At 143,000 square miles (roughly the size of Montana), the Caspian Sea is the largest lake in the world. The sea is bordered by Kazakhstan in the northeast, Turkmenistan in the southeast, Azerbaijan in the southwest, Russia in the northwest and Iran in the south. The Caspian is abundant in oil and gas reserves, and the source of about 90 percent of the world’s caviar.
Those Iranian vacationers who do not have their own villas can rent rooms from locals. An overnight stay could cost anything between $50 to $1,000 and up, depending on the time of year, the quality of the villa and the location.
Activities include horseback riding in the forest, boat rides and barbecuing, although the focal point of any stay here is the beach. And despite what observers of the Islamic Republic might suspect, women visitors to the Iranian shores of the Caspian Sea have almost as much free rein as men to enjoy it.

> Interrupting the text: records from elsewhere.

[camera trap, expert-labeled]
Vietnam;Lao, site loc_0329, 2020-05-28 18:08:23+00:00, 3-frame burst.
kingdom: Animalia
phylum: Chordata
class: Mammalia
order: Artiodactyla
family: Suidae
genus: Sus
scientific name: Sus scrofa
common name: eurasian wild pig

Along the coast, there are guarded areas where women can swap their chadors (black fabric that covers the body head to toe) and head-scarves for bikinis. These women-only areas have been closed off from the beach side and well into the sea by walls of canvas.
The rules are: no men allowed in, boys should be under the age of 6 and no cell phones or cameras in hand. The scene is a mixture of hip, young women wearing exceptionally modern — and skimpy — bikinis, and others content enough to lie on the sand in their underwear.
“I come here every year,” said Ensiyeh Pouladvand, a computer sciences student of Azad University in Tehran. “There is nothing like swimming in the open water or lying on the sand and watching the blue sky. It really gives you a sense of freedom.”
According to many, however, the setup leaves room for improvement. “The section is too small for the large number of people who come here during hot summer months,” said Taraneh Firouzabadi, a high school student from Tehran, “and sometimes it’s not very clean.”
Raha Askari, meantime, has only one major concern. “It’s very difficult for us to get a tan,” she said, “because there is a very limited number of places where we can take the layers of clothes off under the sun.”
Since the Islamic Revolution in 1979, women have been prohibited from baring skin in public. Men and women are segregated in many places. There are different lines for airport security, and entrance to universities. Men and women have different reading rooms at the library. They pray separately in mosques, and ride on separated sections of buses and metros. Even weddings are separate affairs, with women in one room and men in the other.
Swimming as a family is not an option without access to a private pool. Even in places along the Caspian Sea, women must wear full Islamic attire to swim with their family. Often they go swimming at dusk, aiming to be even less visible.
Segregated beaches are not a new phenomenon in the Islamic world. Other countries in the Middle East, such as Egypt, have them.
In Iran, too, it’s far from a new concept, although the “rules” are still evolving. But in 2007 the government devoted a more clear-cut budget to what was called the “Cleansing Sea Project” or “Tarhe Salem-sazi Darya.” Under the new program, more sections of the beach have been allotted for women to go swimming. Lifeguards trained and hired by the Life Saving and Diving Federation of Iran now keep a watchful eye on swimmers.
And over the summer, the Swimming Federation of Iran held its first ever swimming competition for women in open waters. Ten teams from cities across the country competed in the race in the coastal city of Nowshahr. The team from Tehran won, though many hailed it a victory for all Iranian women.